## WHAT YOU HAVE TO DO:
Rewrite the listing from the line containing "How extensive is" through its end, replacing each occurrence of "farther" with "more distant" and leaving everything else unchanged.

━━━ DATA FOR THIS TASK

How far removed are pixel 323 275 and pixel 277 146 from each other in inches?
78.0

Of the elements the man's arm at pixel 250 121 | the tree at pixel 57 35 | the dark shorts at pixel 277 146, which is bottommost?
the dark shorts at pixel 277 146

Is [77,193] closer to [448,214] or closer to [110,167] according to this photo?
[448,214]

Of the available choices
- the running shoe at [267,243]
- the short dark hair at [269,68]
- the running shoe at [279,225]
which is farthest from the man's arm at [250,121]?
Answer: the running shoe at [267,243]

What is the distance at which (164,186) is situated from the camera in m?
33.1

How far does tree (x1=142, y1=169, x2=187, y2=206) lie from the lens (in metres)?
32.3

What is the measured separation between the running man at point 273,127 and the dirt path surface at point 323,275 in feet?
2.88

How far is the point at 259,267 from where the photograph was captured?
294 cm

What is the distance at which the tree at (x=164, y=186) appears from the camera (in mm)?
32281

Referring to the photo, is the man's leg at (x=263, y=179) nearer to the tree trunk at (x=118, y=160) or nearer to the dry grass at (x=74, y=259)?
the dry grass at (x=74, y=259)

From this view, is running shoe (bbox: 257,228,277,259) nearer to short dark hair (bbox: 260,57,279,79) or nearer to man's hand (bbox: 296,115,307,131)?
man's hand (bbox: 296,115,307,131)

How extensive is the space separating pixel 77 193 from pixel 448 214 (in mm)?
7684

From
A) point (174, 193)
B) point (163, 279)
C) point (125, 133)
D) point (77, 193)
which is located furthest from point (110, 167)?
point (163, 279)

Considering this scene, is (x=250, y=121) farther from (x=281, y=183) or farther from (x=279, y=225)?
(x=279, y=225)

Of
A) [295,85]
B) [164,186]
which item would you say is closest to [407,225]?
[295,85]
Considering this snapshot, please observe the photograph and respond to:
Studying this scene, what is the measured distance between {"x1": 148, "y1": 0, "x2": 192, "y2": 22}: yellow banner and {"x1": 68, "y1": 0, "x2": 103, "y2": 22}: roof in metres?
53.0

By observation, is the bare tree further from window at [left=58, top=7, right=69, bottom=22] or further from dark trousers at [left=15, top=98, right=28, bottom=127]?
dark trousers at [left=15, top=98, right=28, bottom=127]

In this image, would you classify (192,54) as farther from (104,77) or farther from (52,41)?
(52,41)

━━━━━━

## FINISHED TASK:
How extensive is the space separating pixel 77 193 from pixel 448 214 (in mm)?
7684

From
A) point (174, 193)
B) point (163, 279)
C) point (125, 133)
D) point (77, 193)
which is located furthest from point (110, 167)?
point (163, 279)

Considering this scene, is (x=250, y=121) more distant from (x=281, y=183) or more distant from (x=279, y=225)?
(x=279, y=225)

Of
A) [295,85]
B) [164,186]
which item would you say is closest to [407,225]?
[295,85]
Considering this snapshot, please observe the photograph and respond to:
Studying this scene, what is the measured distance between {"x1": 148, "y1": 0, "x2": 192, "y2": 22}: yellow banner and {"x1": 68, "y1": 0, "x2": 103, "y2": 22}: roof in metres?
53.0

By observation, is the bare tree further from window at [left=58, top=7, right=69, bottom=22] or further from dark trousers at [left=15, top=98, right=28, bottom=127]?
dark trousers at [left=15, top=98, right=28, bottom=127]

In this image, would you classify (192,54) as more distant from (104,77) or more distant from (52,41)?
(52,41)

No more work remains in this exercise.